X-Men Season One just hit shelves a few days ago and after reading my way through it, it’s clear that Marvel has succeeded in their task. Dennis Hopeless takes the original chapters of the X-Men and puts a modern spin on them. From the arrival of telekinetic Jean Grey to the first battle with Unus the Untouchable, Hopeless provides all of the landmark events Professor Xaiver’s teenage mutants have dealt with, and what molded them into the fighting force they become.
What I like best about the tale is the way Hopeless travels through time. The book opens en media res, with the X-Men already hip deep in their first battle against Magneto. During the fiasco, Hopeless flashes back to a few days prior, to Jean Grey’s arrival at the Mansion, introducing each of the X-Men in turn. He slowly unravels the names and personalities of the team without having to resort to an introductory line-up. It may have worked in the sixties, but modern readers are too sophisticated for info-dumps like that.
One of the best aspects of the story, though, is the way Hopeless works the X-Men’s future into things, especially with his treatment of Cyclops. Even the early stories portrayed Scott Summers as an overachiever, always striving to better his leadership abilities, all the while Xavier tells him he will someday lead mutantkind. Current fans of the X-Men know that this foreshadowing comes to fruition, and Hopeless plays up Scott’s eventual leadership role.

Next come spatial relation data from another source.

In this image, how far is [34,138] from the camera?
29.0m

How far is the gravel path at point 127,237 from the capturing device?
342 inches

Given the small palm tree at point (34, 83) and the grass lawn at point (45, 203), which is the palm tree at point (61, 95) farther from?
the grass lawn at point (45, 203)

He is constantly striving to find perfection, running simulations in the Danger Room, even without the assistance of his teammates. But self-doubt is always on the edge of his mind, preventing him from fulfilling his destiny. It’s a nice little nod, especially when juxtaposed against a full reprinting of the newest Uncanny X-Men #1, allowing new fans unfamiliar with Cyclops’ current role to see the type of man he’s become.

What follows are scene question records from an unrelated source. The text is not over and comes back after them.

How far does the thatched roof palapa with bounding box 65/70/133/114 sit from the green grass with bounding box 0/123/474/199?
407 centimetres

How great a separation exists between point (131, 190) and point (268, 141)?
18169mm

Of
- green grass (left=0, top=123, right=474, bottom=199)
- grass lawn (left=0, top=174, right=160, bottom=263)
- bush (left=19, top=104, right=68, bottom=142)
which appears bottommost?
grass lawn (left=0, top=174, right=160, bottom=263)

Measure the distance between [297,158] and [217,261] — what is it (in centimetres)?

Jamie McKelvie’s art is equally astounding, his talent lighting up each and every page. His redesign of the X-Men uniforms provides the right amount of homage to the original Jack Kirby designs while also bringing them up to date. He varies his panel angles masterfully, making the book flow like a big budget Hollywood movie. It’s easy to follow and fun to read. But the most spectacular part of McKelvie’s art is his character emotion. He draws his figures with such clarity that readers can see the pain, fear, and elation in their eyes. To put it plainly, it’s beautiful to see. But I do need to comment on McKelvie’s apparent fascination with Justin Bieber as he felt compelled to reimagine Bobby Drake, the X-Men’s Iceman, in the guise of the teenage pop-star. It’s almost as if he was flipping through the pages of Tiger Beat during the book’s illustration process.
I was excited when I first heard about the Season One series of books, though as their release date approached, I was cautious about them. After all, the meat-and-potatoes of the series are stories that comic fans like myself have read over and over again. How was Marvel going to bring these tales into the current times without trampling all over the source material? Well, Dennis Hopeless and Jamie McKelvie’s take on X-Men proves to me that it’s a task that can be done. Not only do they capture the essence of Stan Lee’s stories, but art also comes off as a fitting tribute to Jack Kirby. I hope that Marvel continues their push with the Season One brand, even beyond the planned second wave, but also move into Season Two territory. Perhaps they can tackle the later stories of these iconic characters, such as Len Wein and Dave Cockrum’s Giant Size X-Men or even Chris Claremont’s Phoenix Saga. These are classic stories of comics, the stories that fans know inside and out, but given the loving touch Marvel is placing on these Season One books, there should be no worry from fans about these tales becoming corrupted.